Research by the Andersons Centre shows agricultural input inflation ("agflation") has climbed sharply since the start of the Iran conflict, reaching an estimated 7.6pc in March 2026 - well above general inflation (3.0pc) and food inflation (3.2pc).

This coincides with falling prices for agricultural outputs, now 6.5pc lower than the same time last year.

"This highlights a clear ‘cost of farming’ squeeze that the sector is now facing," says the Andersons report.

"Agflation is now rising at its fastest rate since early 2022. While levels remain below the peaks seen following the Ukraine invasion [by Russia], continued disruption linked to the Iran conflict, particularly around the Strait of Hormuz through which around 20pc of global oil and gas flows, still presents challenges for input costs.

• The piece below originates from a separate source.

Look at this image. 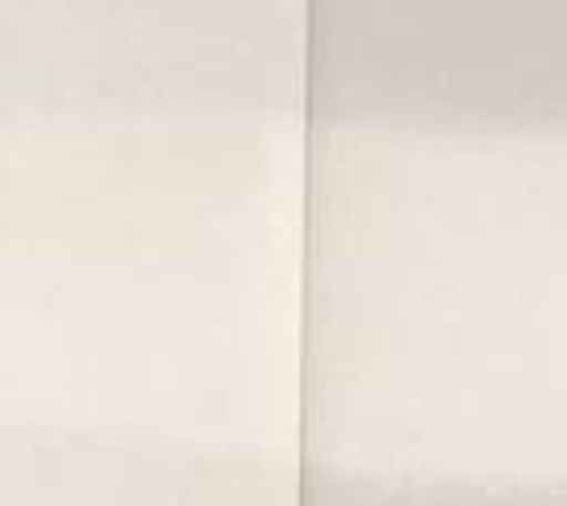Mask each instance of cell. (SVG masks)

"In contrast to 2022, when output prices rose alongside costs due to Black Sea supply disruption, current global grain and milk supplies remain ample. As a result, output prices are subdued, intensifying profitability pressure faced by UK farmers."

The agflation rise is especially evident in nitrogen fertiliser costs - particularly as around 30pc of global urea supply is constrained by the Strait of Hormuz, says the report.

But farm input pressures are not limited to fertiliser. Rising energy and fuel prices are feeding through into machinery and contracting costs.

Andersons says a prolonged conflict "would also risk broader inflationary spillovers, raising the prospect of renewed pressure on consumer demand and a wider cost-of-living squeeze".

It adds: "This points to a challenging outlook for UK farming, with margins under pressure from both sides at a time when support is declining in real terms."